En réunissant tout cela, les données racontent une histoire unique : le RTO dans la communauté recrutement de HN n’est pas une révolution, c’est un rééquilibrage. Le full remote reste dominant. L’hybride progresse discrètement. Le sur site se contracte lentement. Pendant ce temps, tout le marché du recrutement se tourne de plus en plus vers la transparence salariale. Détaillons chaque couche ci-dessous.
1. Répartition actuelle : le full remote reste en tête à 46,3 %

Dans le fil 2026-05, 317 commentaires de recrutement se répartissent comme suit :
| Mode de travail | Annonces | Part du total | Part hors inconnus |
|---|---|---|---|
| Entièrement à distance | 142 | 44,8% | 46,3% |
| Hybride | 80 | 25,2% | 26,1% |
| Sur site | 85 | 26,8% | 27,7% |
| Inconnu | 10 | 3,2% | — |
La catégorie inconnue représente 3,2 % — il s’agit de commentaires dont le premier paragraphe n’indique pas explicitement une posture remote / hybride / sur site, généralement parce que l’auteur a utilisé un format non standard ou s’est contenté d’un lien vers une page carrière. Toute l’analyse qui suit utilise la part hors inconnus afin de garder des comparaisons mensuelles propres.
Hors inconnus, le full remote reste le mode numéro un — 46,3 %. C’est environ 1,8 fois plus que l’hybride (26,1 %) et 1,7 fois plus que le sur site (27,7 %).

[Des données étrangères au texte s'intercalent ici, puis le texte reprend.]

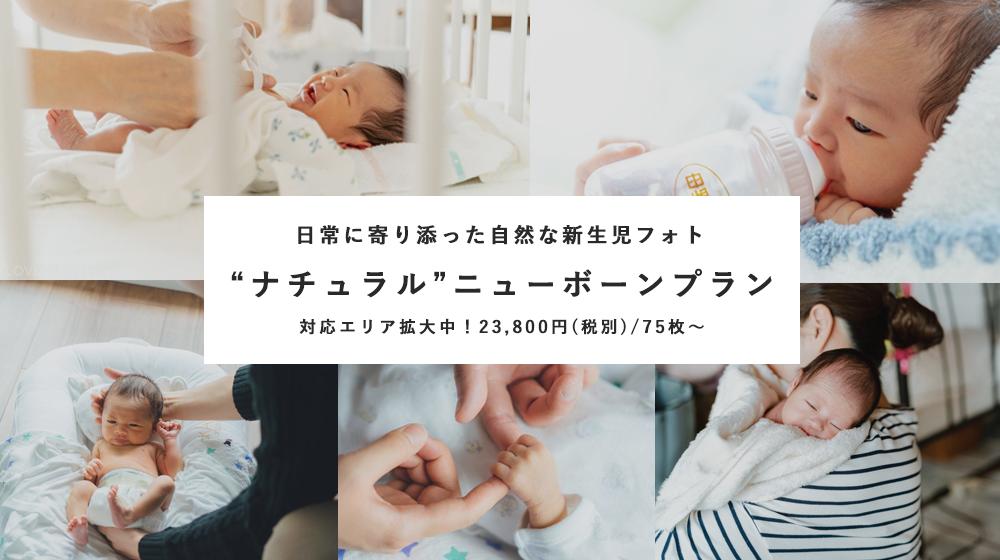 """自然な新生児フォトを残したい人のための""""ナチュラルニューボーンフォト""""プランができました"""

Comment interpréter ce chiffre ? Dans la communauté recrutement de HN — un échantillon dominé par les développeurs, les startups et les premières équipes d’ingénierie — près de la moitié des annonces affichent encore clairement le travail entièrement à distance. Pour défendre l’idée que « le remote est mort », il faut expliquer pourquoi sa part peut rester à 46 % dans un sous-ensemble souvent décrit comme « tech early-adopter et favorable au remote ».
Une lecture possible consiste à dire que le sous-ensemble HN n’est pas représentatif et que le marché global a déjà dépassé la question du remote. Cette lecture considère la frontière de l’échantillon comme une échappatoire. Mais elle doit aussi reconnaître deux choses. D’abord, le sous-ensemble HN est bien un sous-ensemble, mais il couvre une part significative du recrutement logiciel — en particulier les petites et moyennes entreprises, les startups en phase initiale et les indépendants qui n’ont pas le budget pour LinkedIn Premium ou les emplacements sponsorisés d’Indeed. Ensuite, la stabilité du full remote dans ce sous-ensemble est elle-même un signal : dans la population des « entreprises réellement capables de fonctionner à distance », le remote est loin d’avoir disparu.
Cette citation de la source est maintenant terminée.